Title : Investigation on forming limits under complex loading paths considering intermediate annealing: Experiments and multi-scale simulations
Abstract:
Multi-stage forming processes typically involve complex loading and annealing sequences that substantially alter the microstructure and macroscopic formability. The process-induced microstructural changes, such as lattice rotation, dislocation accumulation, and recrystallization, make it challenging to accurately predict forming limits using conventional approaches. An integrated multi-scale simulation framework was developed that coupled crystal plasticity finite element simulations (CPFE) with a cellular automaton (CA) model and incorporated the Marciniak–Kuczynski (MK) instability criterion to evaluate forming limits under various multi-stage processing routes. The two-stage loading tests were performed under uniaxial and biaxial prestrain conditions to quantify the influence of loading path history on subsequent instability behaviour. Additional annealing experiments following different prestrain levels were carried out to assess the extent of formability recovery. Based on the experimental results, the CPFE and CA models were employed to simulate the deformation and annealing processes, respectively.

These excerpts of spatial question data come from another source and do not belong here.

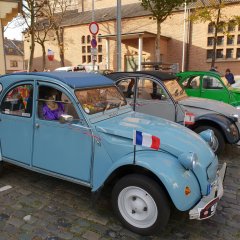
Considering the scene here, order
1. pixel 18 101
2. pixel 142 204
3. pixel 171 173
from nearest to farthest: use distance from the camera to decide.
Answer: pixel 171 173
pixel 142 204
pixel 18 101

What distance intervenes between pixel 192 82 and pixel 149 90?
2.56 metres

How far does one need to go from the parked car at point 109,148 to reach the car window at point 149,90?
Answer: 1835 millimetres

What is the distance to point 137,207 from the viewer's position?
10.9 feet

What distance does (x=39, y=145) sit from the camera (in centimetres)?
405

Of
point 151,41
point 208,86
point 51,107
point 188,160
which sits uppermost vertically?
point 151,41

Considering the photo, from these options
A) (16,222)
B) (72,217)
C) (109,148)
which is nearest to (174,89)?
(109,148)

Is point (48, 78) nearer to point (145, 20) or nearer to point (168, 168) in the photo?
point (168, 168)

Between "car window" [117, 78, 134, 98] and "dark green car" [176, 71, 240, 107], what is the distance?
91.2 inches

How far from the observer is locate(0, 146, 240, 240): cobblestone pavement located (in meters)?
3.35

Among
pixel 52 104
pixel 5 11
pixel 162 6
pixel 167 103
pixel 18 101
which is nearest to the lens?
pixel 52 104

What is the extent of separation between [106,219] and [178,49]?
74.8ft

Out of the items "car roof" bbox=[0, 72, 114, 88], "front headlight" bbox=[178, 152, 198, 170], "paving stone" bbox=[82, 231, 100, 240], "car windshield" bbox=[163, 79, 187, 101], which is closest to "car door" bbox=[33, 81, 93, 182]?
"car roof" bbox=[0, 72, 114, 88]

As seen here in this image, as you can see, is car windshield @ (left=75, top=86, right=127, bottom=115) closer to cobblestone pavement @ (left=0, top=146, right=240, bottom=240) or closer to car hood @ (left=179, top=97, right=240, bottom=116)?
cobblestone pavement @ (left=0, top=146, right=240, bottom=240)

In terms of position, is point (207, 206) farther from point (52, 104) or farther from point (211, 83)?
point (211, 83)
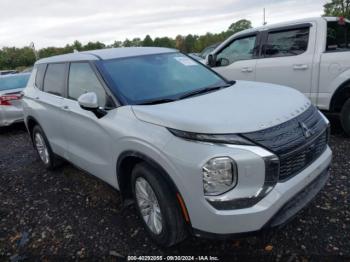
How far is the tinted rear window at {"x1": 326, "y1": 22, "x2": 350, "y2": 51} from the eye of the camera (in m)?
4.77

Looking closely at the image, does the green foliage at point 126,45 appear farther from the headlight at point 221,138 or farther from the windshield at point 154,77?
the headlight at point 221,138

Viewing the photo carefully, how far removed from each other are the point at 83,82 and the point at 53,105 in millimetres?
822

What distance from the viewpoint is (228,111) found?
2.39 metres

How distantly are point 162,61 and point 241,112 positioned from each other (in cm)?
153

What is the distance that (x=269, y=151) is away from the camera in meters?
2.10

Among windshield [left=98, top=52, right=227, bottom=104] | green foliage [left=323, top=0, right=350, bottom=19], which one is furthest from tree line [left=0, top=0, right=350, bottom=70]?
Result: windshield [left=98, top=52, right=227, bottom=104]

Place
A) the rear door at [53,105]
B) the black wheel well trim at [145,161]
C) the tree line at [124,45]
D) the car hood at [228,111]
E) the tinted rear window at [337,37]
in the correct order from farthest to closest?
the tree line at [124,45] < the tinted rear window at [337,37] < the rear door at [53,105] < the black wheel well trim at [145,161] < the car hood at [228,111]

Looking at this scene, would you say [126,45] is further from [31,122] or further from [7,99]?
[31,122]

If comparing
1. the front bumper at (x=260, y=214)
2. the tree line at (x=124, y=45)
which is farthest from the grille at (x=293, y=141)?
the tree line at (x=124, y=45)

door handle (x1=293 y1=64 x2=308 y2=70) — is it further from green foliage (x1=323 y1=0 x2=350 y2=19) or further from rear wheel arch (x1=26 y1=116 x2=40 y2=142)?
green foliage (x1=323 y1=0 x2=350 y2=19)

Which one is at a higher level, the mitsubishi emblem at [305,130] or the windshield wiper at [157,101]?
the windshield wiper at [157,101]

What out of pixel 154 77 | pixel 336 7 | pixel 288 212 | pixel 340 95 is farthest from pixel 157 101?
pixel 336 7

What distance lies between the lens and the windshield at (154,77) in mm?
2936

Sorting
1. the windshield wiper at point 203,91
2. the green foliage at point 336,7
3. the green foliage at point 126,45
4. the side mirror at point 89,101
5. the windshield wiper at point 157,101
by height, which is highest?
the green foliage at point 336,7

The results indicate that prestrain significantly reduces the forming limit during subsequent loading, and the extent of degradation strongly depends on the strain path. The dislocations accumulated during the prestrain process diminish the material’s ability to undergo subsequent uniform plastic deformation. As the prestrain increases, the internal dislocation density and local defects become more pronounced, further reducing the strain-hardening capacity of the material and making critical instability more prone to occur. Annealing after prestrain effectively restores formability by reducing dislocation density and promoting recrystallization. Particularly under higher prestrain conditions, annealing produces the most pronounced improvement in the forming limit near the plane-strain state, while the enhancement of the uniaxial and equi-biaxial tensile strain points is relatively comparable. Under different prestrains, the forming limit curves after annealing become relatively close to one another, indicating that the annealing treatment mitigates the influence of prestrain level differences on the forming limits. The established CPFE–CA–MK simulation framework effectively captures the combined effects of deformation accumulation and recrystallization on forming limits during the reloading process, successfully reproducing the evolution of forming limits under various prestrain and annealing conditions, and showing good agreement with the experimental results. The proposed multi-scale coupled simulation model provides a reliable basis for process design and formability evaluation in multi-stage forming of complex thin-walled components.